Uptake, Efflux, and Sequestration of Hg in the Asian Clam, Corbicula fluminea, at Environmentally Relevant Concentrations, and the Implications for Hg Remediation

Abstract Mercury is a persistent, ubiquitous contaminant that readily biomagnifies into higher trophic level species in aquatic environments across the globe. To better understand the bioaccumulation kinetics of aqueous Hg exposure in the invasive Asian Clam, Corbicula fluminea , a tank study was conducted at 3 treatment levels (20, 100, and 200 ng/L). These concentrations are lower than previous Hg uptake studies in clams, but more relevant to actual stream conditions. They represent the range of values commonly measured on several streams with legacy Hg contamination from past industrial operations, having undergone some remediation efforts to reduce Hg discharges.

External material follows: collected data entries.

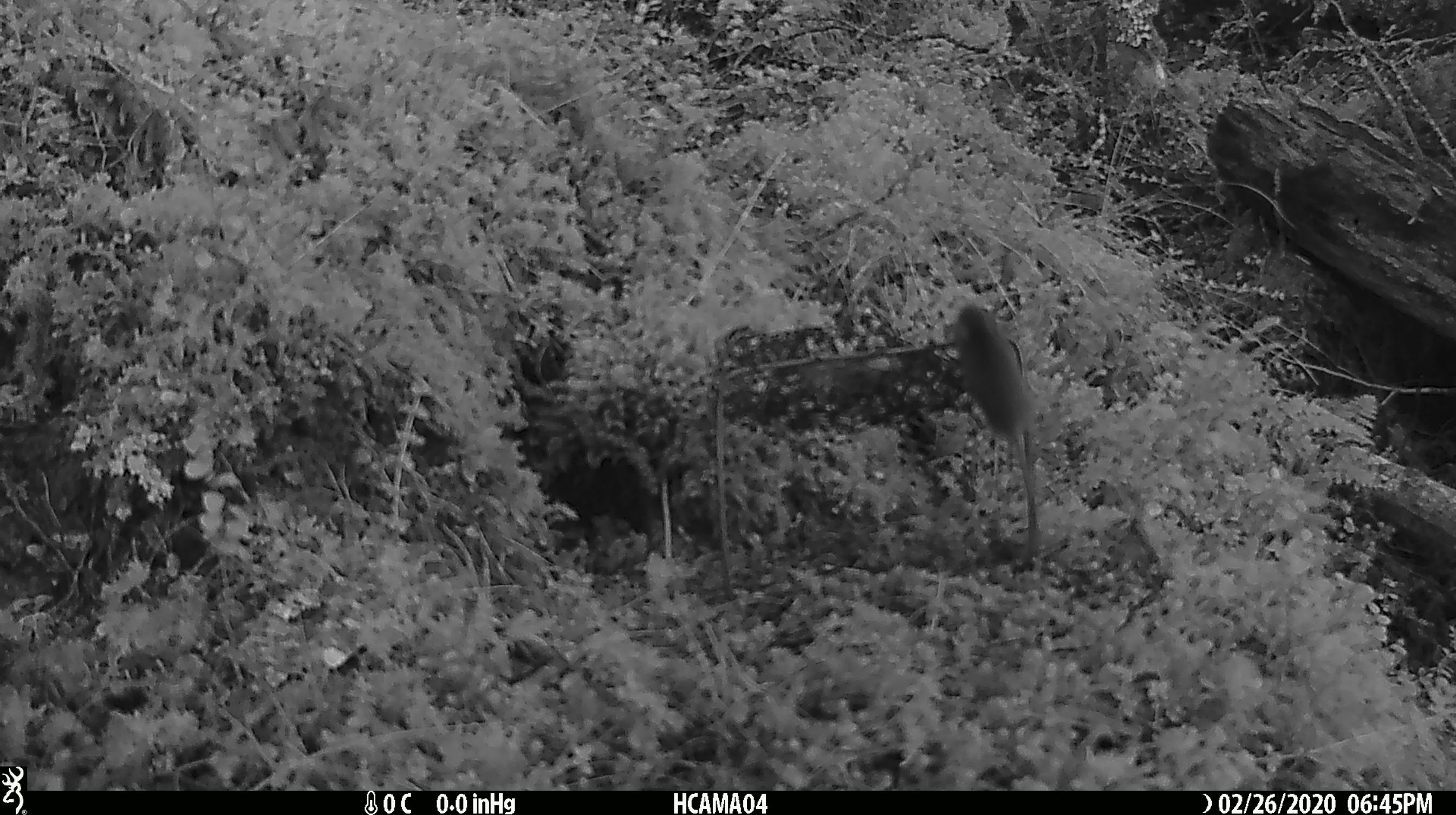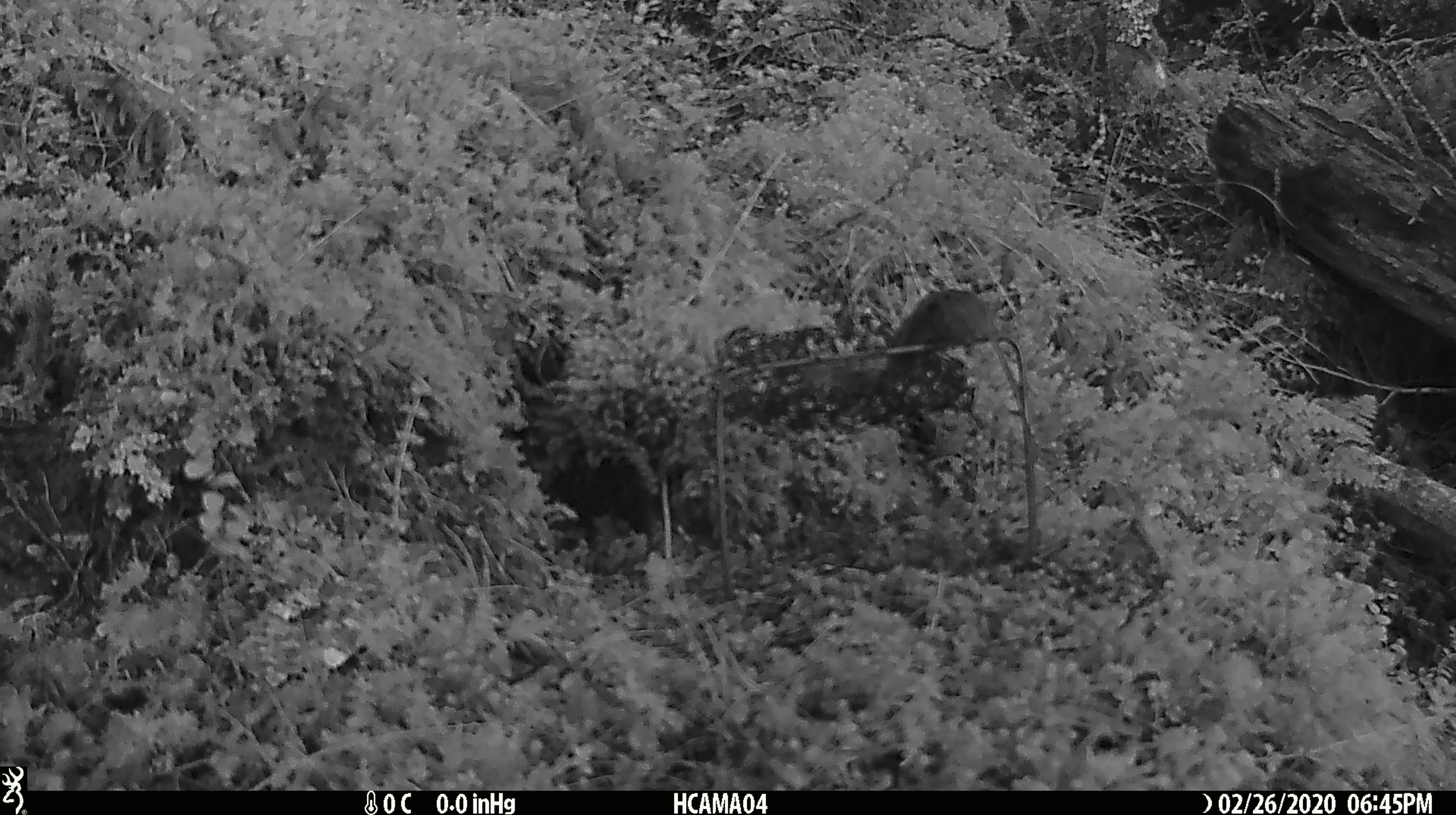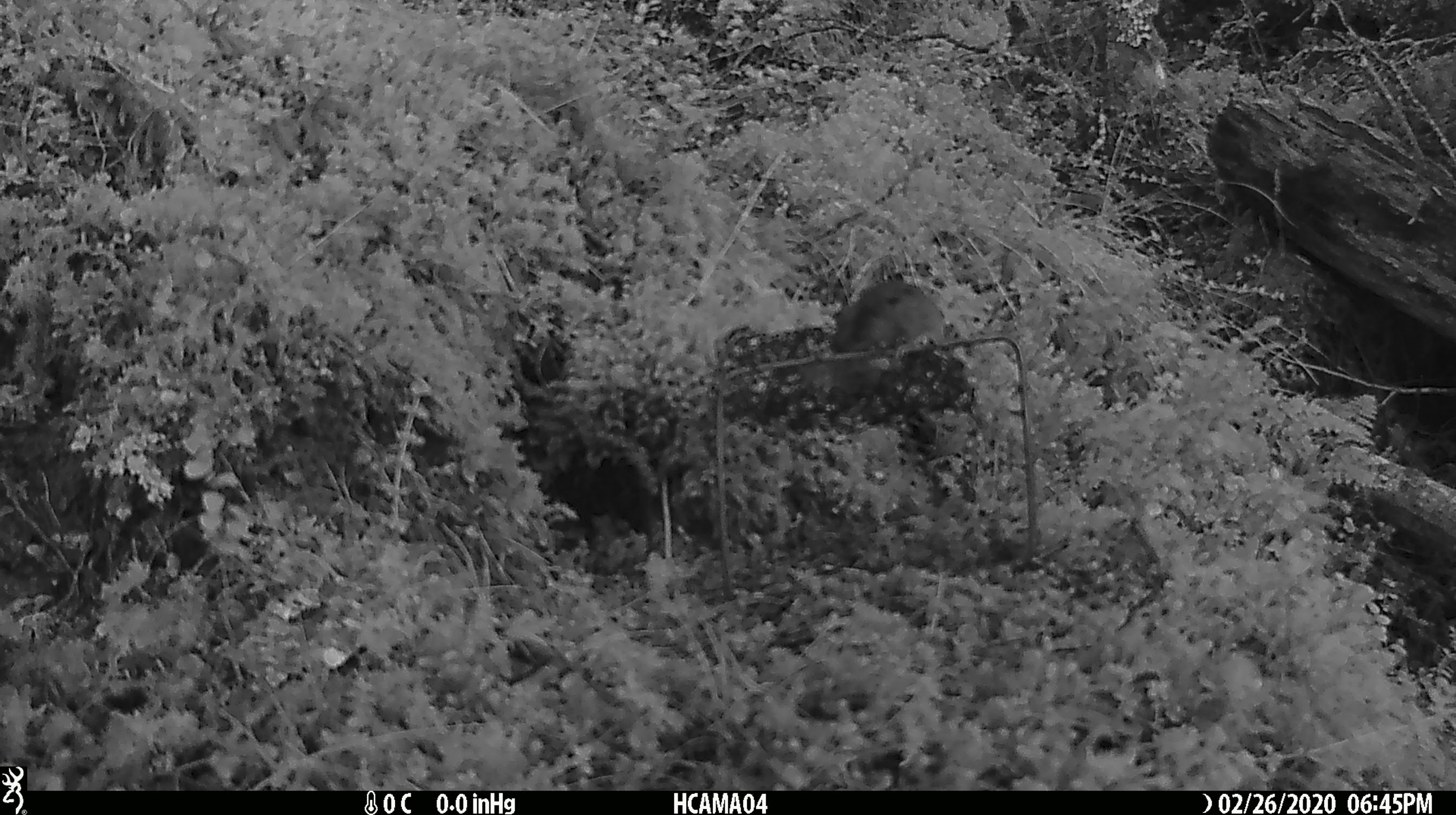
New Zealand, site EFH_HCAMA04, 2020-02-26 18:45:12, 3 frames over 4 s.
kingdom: Animalia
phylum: Chordata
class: Mammalia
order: Rodentia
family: Muridae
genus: Mus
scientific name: Mus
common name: mouse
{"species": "mouse (Mus)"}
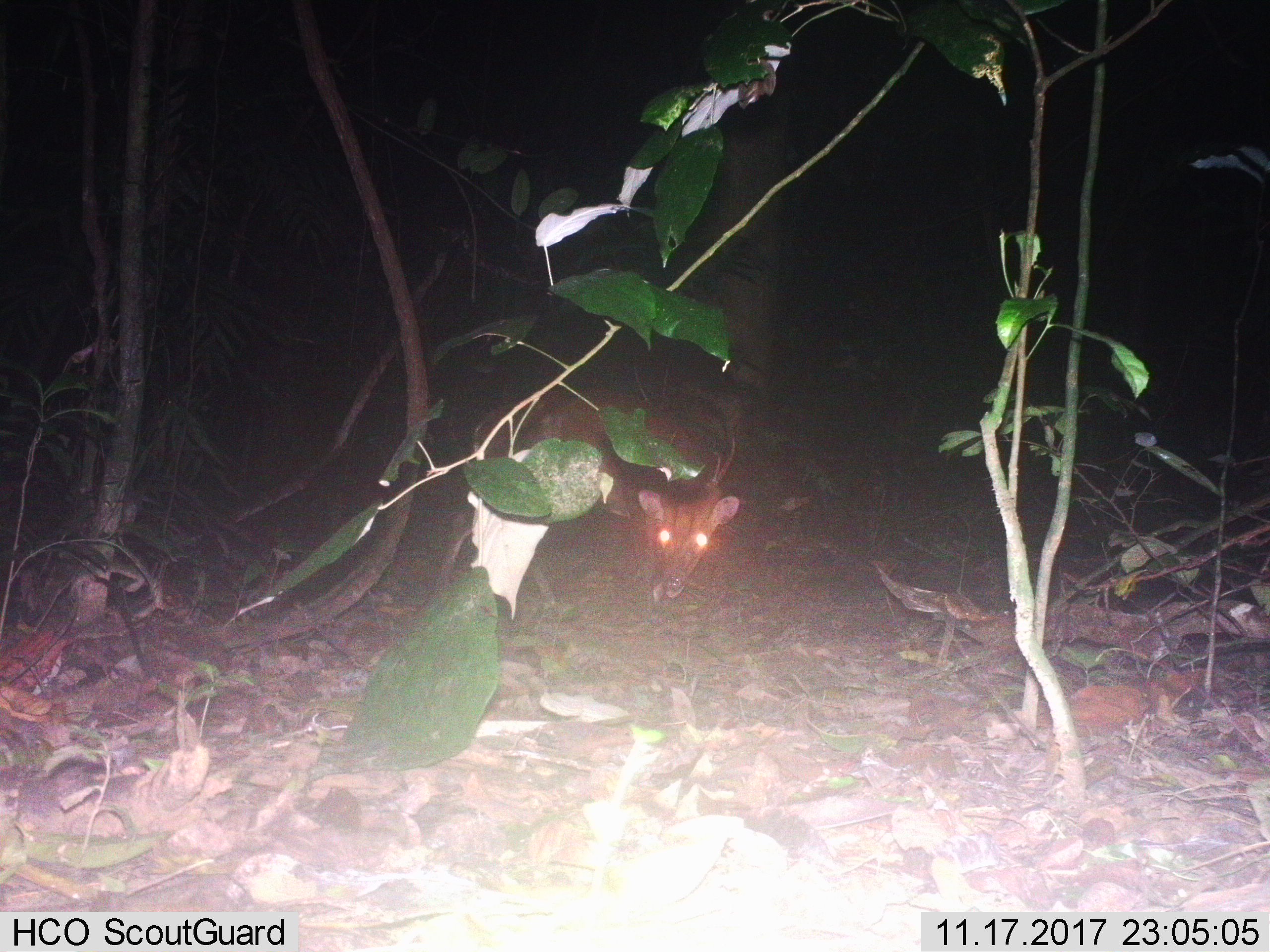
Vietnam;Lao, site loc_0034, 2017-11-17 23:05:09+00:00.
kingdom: Animalia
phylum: Chordata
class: Mammalia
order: Artiodactyla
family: Cervidae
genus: Muntiacus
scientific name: Muntiacus vuquangensis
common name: large-antlered muntjac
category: large antlered muntjac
Large antlered muntjac (large-antlered muntjac) (Muntiacus vuquangensis). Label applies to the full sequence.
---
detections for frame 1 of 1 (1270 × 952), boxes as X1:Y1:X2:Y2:
large antlered muntjac: 440:385:740:609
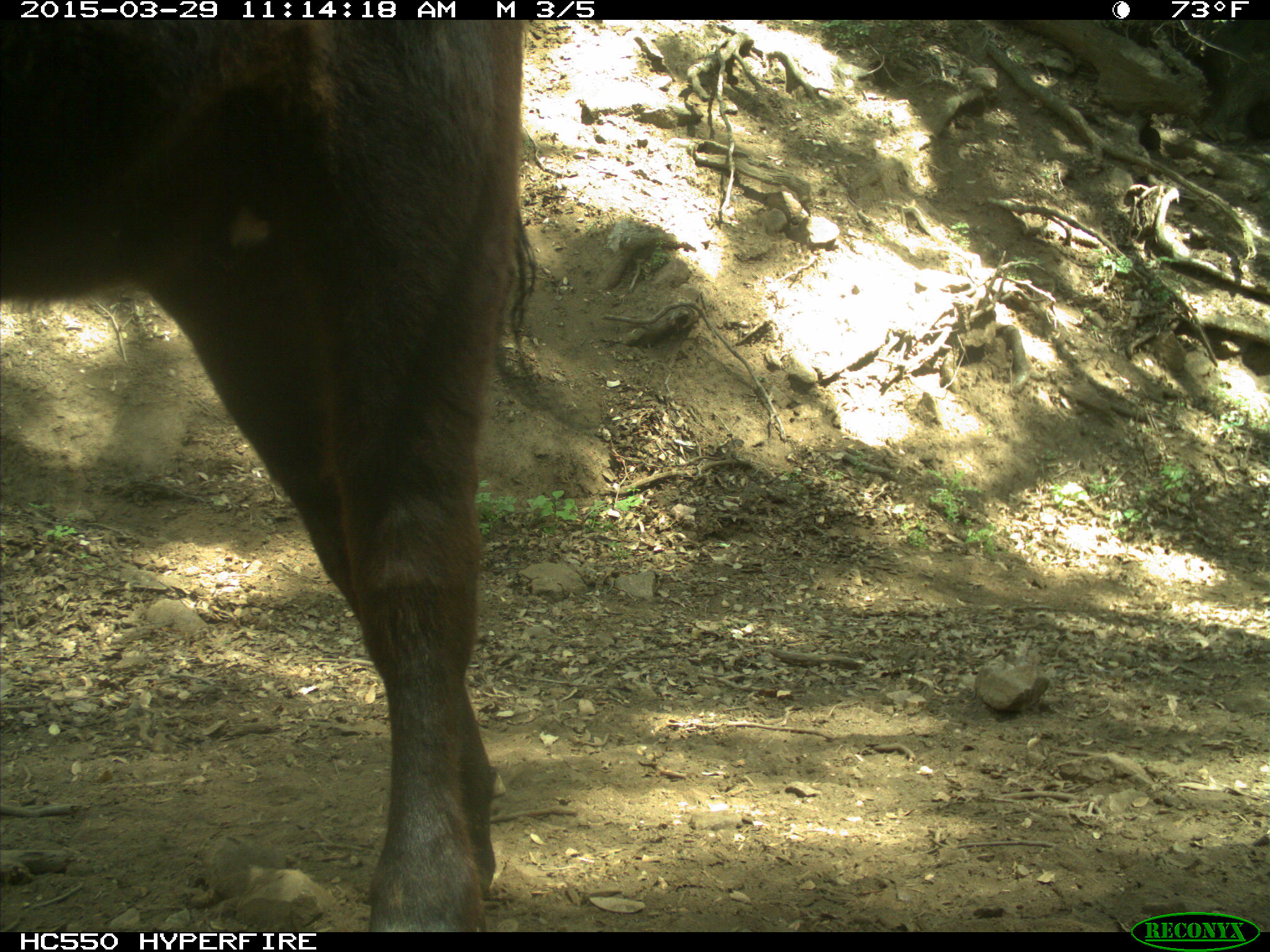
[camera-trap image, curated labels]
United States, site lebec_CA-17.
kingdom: Animalia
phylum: Chordata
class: Mammalia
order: Artiodactyla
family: Bovidae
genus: Bos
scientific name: Bos taurus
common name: domestic cow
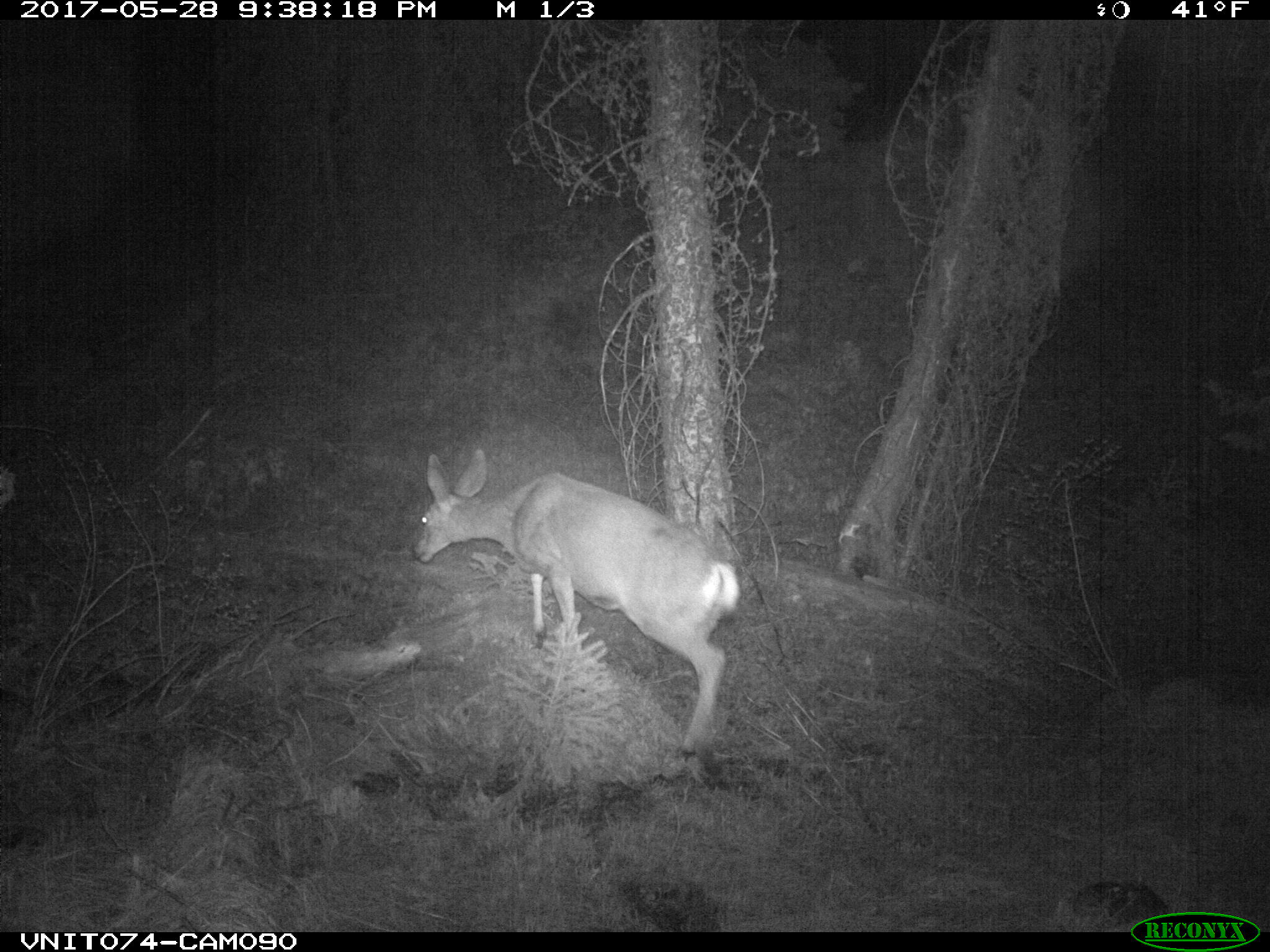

A biokinetic model, the first parameterized for Hg uptake in freshwater clams, was developed to describe uptake and efflux parameter and compared to previous parameter values estimated for other mollusk species. A decay model was used to account for rapid changes in concentration in the tanks due to Hg sorption to the container sides, a common issue in Hg empirical, lab-based studies. Results demonstrated that even at low Hg concentrations, Corbicula record signals of contamination through bioaccumulation, and both direct measurement and biokinetic models demonstrate large Hg bioaccumulation factors (as high as 1.34x10 5 mL/g dry tissue), similar to partitioning coefficients seen in engineered Hg sorbents.